More on the Almost-General-Purpose Language

Seth Finkelstein and Eric Albert criticize my claim that the fallacy of the almost-general-purpose computer can best be illustrated by analogy to an almost-general-purpose spoken language. They make some good points, but I think my original conclusion is still sound.

Seth argues that speech (or a program) can be regulated by making it extremely difficult to express, even if it isn’t strictly impossible to say. I’m skeptical of this claim for human languages, since it seems to me that no usable language can hope to prevent people from creating new words and then teaching others what they mean. I think my skepticism is even more valid for computer languages. If a computer language makes something difficult but not impossible, then some programmer will create a library that provides the difficult functionality in more convenient form. This is the computer equivalent of creating a new word and defining it for others.

Eric argues that advancing technology might make it possible to restrict what people can say online. I’m skeptical, but he may be right that restrictions on, say, porn may become more accurately enforceable over time. Still, my point was not that mega-censorship is impossible, but that mega-censorship necessarily causes huge collateral damage.

There’s another obvious reason to like the 1984 analogy: using it puts the anti-computer forces into the shoes of the 1984 government. (I don’t think they’ll spend a lot of time comparing and contrasting themselves with the 1984 government.)

You may say that this is cheap rhetorical trick, but I disagree. I believe that code is speech, and I believe that its status as speech is not just a legal technicality but a deep truth about the social value of code. What the code-regulators want is not so different from what the speech-regulators of 1984 wanted.

Fritz's Hit List #20

Today on Fritz’s Hit List: audio key chains (like this one).

These key chains play a prerecorded audio track, which presumably is stored in digital form, so they qualify for regulation as “digital media devices” under the Hollings CBDTPA. If the CBDTPA passes, any newly manufactured audio key chains will have to incorporate government-approved copy restriction technology.

Fight piracy – regulate key chains!

[Thanks to Mark Gilb for suggesting this item.]

Schoen: Palladium Can Have an "Owner Override"

Seth Schoen argues that “trusted systems” like Palladium can have a sort of manual override that allows the owner to get all of the data on a machine, even if it is protected by DRM.

As Seth points out, the main implication of this is that it is possible to build a system like Palladium in a way that provides benefits to the user but doesn’t give outsiders the ability to lock the user out of some sections of his own machine. If Seth is right about this, then you don’t have to give up control over your machine in order to have Palladium protect your own interests as a user.

This is a pretty interesting argument, but I suspect that there’s more discussion to be had here. For one thing, Seth suggests requiring physical presence (i.e., pushing a button or the like) to use the give-me-all-the-data feature; but physical presence is not enough, as people other than the machine’s owner often get physical access to it.
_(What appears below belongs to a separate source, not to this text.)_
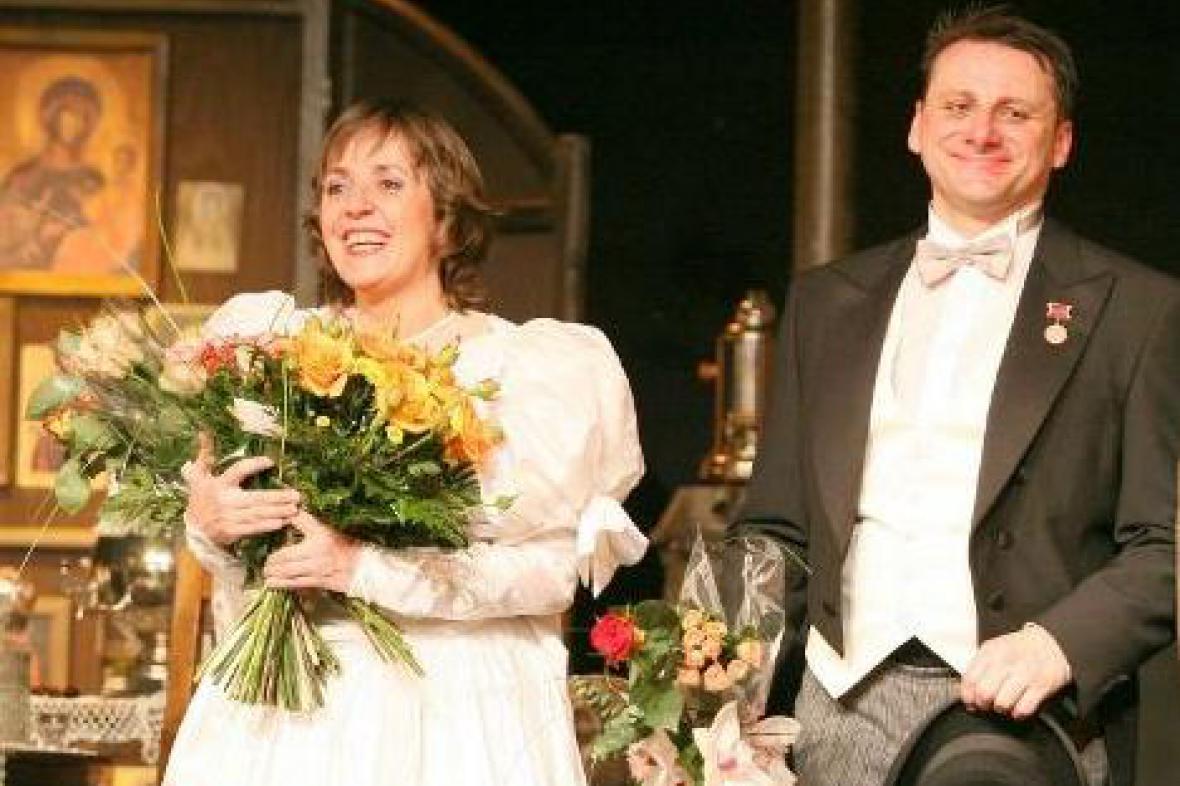 Ženitba v Divadle Na Jezerce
Nonetheless, this is great stuff, and worth reading for those interested in the implications of DRM and “trusted systems”.
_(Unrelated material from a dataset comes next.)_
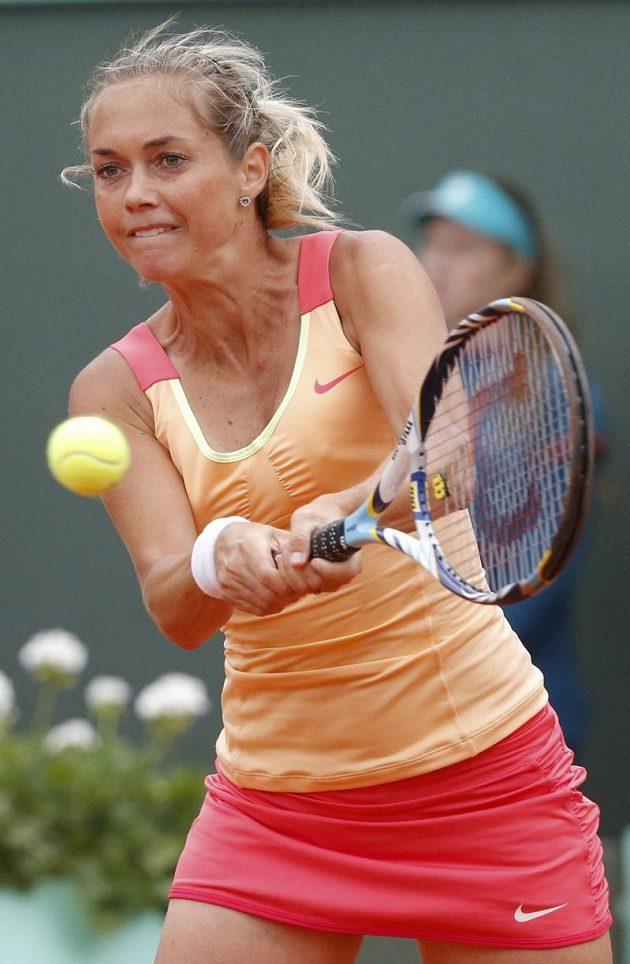 Klára Zakopalová v osmifinálovém duelu na Roland Garros s Ruskou Marií Šarapovovou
Give Us Analog. No Wait, We Meant Digital.

Remember when Hollywood wanted to ban digital outputs on media devices? The rationale was that digital outputs were uniquely copyable. Here’s Jack Valenti addressing a congressional hearing back in April:

But it is digital piracy that gives movie producers multiple Maalox moments. It is digital thievery, which can disfigure and shred the future of American films. What we must understand is that digital is to analog as lightning is to the lightning bug. In analog, the pirate must be provisioned with equipment, dozens, even hundreds of slave-video recorders, because after repeated copying in analog on one machine, the finished product becomes increasingly un-watchable. Not so in digital format.
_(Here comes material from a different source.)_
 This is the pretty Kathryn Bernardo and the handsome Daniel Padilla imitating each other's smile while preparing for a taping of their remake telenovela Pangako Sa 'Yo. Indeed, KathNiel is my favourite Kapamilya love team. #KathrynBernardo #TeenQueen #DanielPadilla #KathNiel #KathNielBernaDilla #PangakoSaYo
Well, now Hollywood is saying they want to ban analog outputs. For example, John Patrick reports a panel of movie industry executives saying:

The hole in the protection scheme is that most of the content is still analog. A DVD starts out as digital but the output of a DVD player is analog and therefore can be easily copied.

Others report privately that they are hearing the same thing, that Hollywood now thinks that analog outputs should be stamped out.

Hmm. Digital is too dangerous to allow. Analog is too dangerous to allow. That puts us in a bit of a tough spot.

White House Cybersecurity Czar Urges DMCA Reform

Today’s Boston Globe reports, in an article by Hiawatha Bray, on comments made at a “town meeting” yesterday by Richard Clarke, the head of the White House’s Office of Cybersecurity:

At the town meeting, Clarke responded to a question about the controversial Digital Millennium Copyright Act. The act makes it illegal to publicize the existence of security flaws in computer software, but computer software companies have used the law to threaten legal action against academic researchers who publicize their discoveries of such flaws.

Clarke said such threats were a misuse of the law and that reform is needed. ”I think a lot of people didn’t realize that it would have this potential chilling effect on vulnerability research.”

This is good news for proponents of the recently-introduced Boucher and Lofgren bills, both of which would reform the DMCA. The Boucher bill even includes a specific exemption for scientific research.